__Dataset items__
_____

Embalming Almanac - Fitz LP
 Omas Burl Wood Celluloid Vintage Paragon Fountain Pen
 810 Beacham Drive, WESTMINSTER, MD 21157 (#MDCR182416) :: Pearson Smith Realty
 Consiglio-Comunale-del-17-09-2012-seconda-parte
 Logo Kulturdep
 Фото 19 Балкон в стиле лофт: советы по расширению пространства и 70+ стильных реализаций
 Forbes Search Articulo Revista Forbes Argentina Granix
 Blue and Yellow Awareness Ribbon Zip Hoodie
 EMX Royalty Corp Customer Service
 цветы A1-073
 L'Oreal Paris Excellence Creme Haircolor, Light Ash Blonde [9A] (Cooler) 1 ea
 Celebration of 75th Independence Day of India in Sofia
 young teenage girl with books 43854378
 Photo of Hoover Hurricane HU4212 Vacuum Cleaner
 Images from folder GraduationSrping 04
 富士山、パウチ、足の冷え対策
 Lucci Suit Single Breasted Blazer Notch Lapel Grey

_____

__WHAT THIS TASK INVOLVES__
Please return the lines above exactly, from the first one down to the line with "富士山、パウチ、足の冷え対策", and stop after that line.

__ANSWER FOR THE TASK__
Embalming Almanac - Fitz LP
 Omas Burl Wood Celluloid Vintage Paragon Fountain Pen
 810 Beacham Drive, WESTMINSTER, MD 21157 (#MDCR182416) :: Pearson Smith Realty
 Consiglio-Comunale-del-17-09-2012-seconda-parte
 Logo Kulturdep
 Фото 19 Балкон в стиле лофт: советы по расширению пространства и 70+ стильных реализаций
 Forbes Search Articulo Revista Forbes Argentina Granix
 Blue and Yellow Awareness Ribbon Zip Hoodie
 EMX Royalty Corp Customer Service
 цветы A1-073
 L'Oreal Paris Excellence Creme Haircolor, Light Ash Blonde [9A] (Cooler) 1 ea
 Celebration of 75th Independence Day of India in Sofia
 young teenage girl with books 43854378
 Photo of Hoover Hurricane HU4212 Vacuum Cleaner
 Images from folder GraduationSrping 04
 富士山、パウチ、足の冷え対策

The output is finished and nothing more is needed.